Des journées trop chargées, à se dépêcher, à courir, pour tenter d’effectuer ce qui, en se couchant, restera à faire. À terminer demain. « Il faudrait allonger les journées ! », dit une collègue. « Le temps passe trop vite ! », se plaint l’autre. « On vit comme des dingues », renchérit la troisième.

« Vous les Occidentaux, vous courez vers la mort ou quoi ? », m’a un jour demandé un Sénégalais. Avant de me conseiller, en wolof : « Danke, danke » (« doucement, doucement »). « Être affamé de temps ne provoque pas la mort, rassurent John Robinson et Geoffrey Godbey, mais, comme l’avaient observé les philosophes antiques, empêche de commencer à vivre (1). » L’existence pleine a besoin de temps pour se déployer.


Depuis quelques années, des ouvrages de sciences sociales aux titres évocateurs ont envahi les tables des libraires : Accélération (2) du sociologue allemand Harmut Rosa, Le Grand Accélérateur (3) du philosophe Paul Virilio, le dossier de la revue Esprit « Le monde à l’ère de la vitesse » (4), La Dictature de l’urgence (5) de l’essayiste Gilles Finchelstein, et d’autres encore. Le phénomène est pourtant ancien : le sentiment d’une accélération est exprimé dès le XIXe siècle avec l’apparition du chemin de fer et se concrétise, dans une multitude d’expériences, au cours de la révolution industrielle. Pourtant, de nombreux penseurs tiennent le phénomène comme caractéristique de notre époque récente, qu’ils appellent la « postmodernité », la « seconde modernité » ou la « modernité tardive ».


Mais que recouvre cette expression d’« accélération du temps », si répandue ? La formule est à prendre avec précaution, laissant entendre que le temps lui-même s’accélère. Or personne ne dira voir les aiguilles de sa montre tourner plus vite. Donc, le temps que l’on appelle objectif, c’est-à-dire mesuré par des instruments – tels que les chronomètres, montres, horloges –, est stable et ne s’accélère pas. En revanche, l’accélération des rythmes de vie provoque « un sentiment que le temps passe plus vite », selon les mots d’H. Rosa.


Où est passé le temps libre ?

(Enregistrements issus d'un ensemble de questions spatiales)
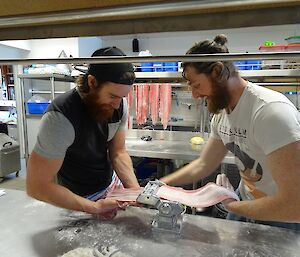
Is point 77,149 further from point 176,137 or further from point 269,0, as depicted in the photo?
point 176,137

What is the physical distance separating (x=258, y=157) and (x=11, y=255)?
33.7 inches

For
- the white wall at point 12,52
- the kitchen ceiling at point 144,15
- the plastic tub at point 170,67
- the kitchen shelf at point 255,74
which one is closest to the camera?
the kitchen ceiling at point 144,15

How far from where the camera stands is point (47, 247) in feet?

> À FAIRE
1 - D'après l'extrait, que conseille un Sénégalais en wolof ?
2 - Reprenez les lignes du bloc 1 sous forme de liste numérotée, sans les lignes vides. Omettez les images dans votre réponse.
Ces lignes n'ont aucun rapport avec l'extrait.

> ENSEMBLE DES RÉPONSES
1 - Il conseille « Danke, danke », c'est-à-dire « doucement, doucement ».

2 -
1. Is point 77,149 further from point 176,137 or further from point 269,0, as depicted in the photo?
2. point 176,137
3. What is the physical distance separating (x=258, y=157) and (x=11, y=255)?
4. 33.7 inches
5. For
6. - the white wall at point 12,52
7. - the kitchen ceiling at point 144,15
8. - the plastic tub at point 170,67
9. - the kitchen shelf at point 255,74
10. which one is closest to the camera?
11. the kitchen ceiling at point 144,15
12. How far from where the camera stands is point (47, 247) in feet?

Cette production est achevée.